A man named Warren Trepp surfaced in the Wall Street Journal a few weeks ago, you may recall. The paper had investigated the Nevada defense contractor for his shady dealings with then-Rep. Jim Gibbons (R-NV).

Today's Las Vegas Sun puts Trepp's current flap in perspective. Apparently, the man has a history of attaching himself, Zelig-like, to no fewer than four disparate scandals in the past two decades:

Perhaps Warren Trepp is always just at the wrong place at the wrong time, a victim of terrible and perpetual coincidence.

By his early 30s, he was chief trader for the notorious 1980s junk bond trader Michael Milken.

Then a friend helped him sell a bundle of stock in a collectibles business in 2002, and he wound up selling it to Tom Noe, a Republican bigwig in Ohio recently convicted on multiple counts of fraud and larceny and laundering money to the Bush/Cheney re-election campaign.

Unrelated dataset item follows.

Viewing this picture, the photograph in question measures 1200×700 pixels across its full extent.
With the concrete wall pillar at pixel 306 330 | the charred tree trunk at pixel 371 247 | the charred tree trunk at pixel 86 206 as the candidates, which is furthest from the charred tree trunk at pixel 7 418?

Trepp formed the software company eTreppid Technologies that later sought national security contracts with the government. A woman, Letitia White, who did lobbying work for the firm is said to be under investigation in connection with the widening federal bribery probe following the conviction of a former congressman.

Finally, his friendship with Nevada Gov.-elect Jim Gibbons landed him on the front page of The Wall Street Journal in an examination of contracts that eTreppid received with help from Gibbons, the Republican congressman from Reno.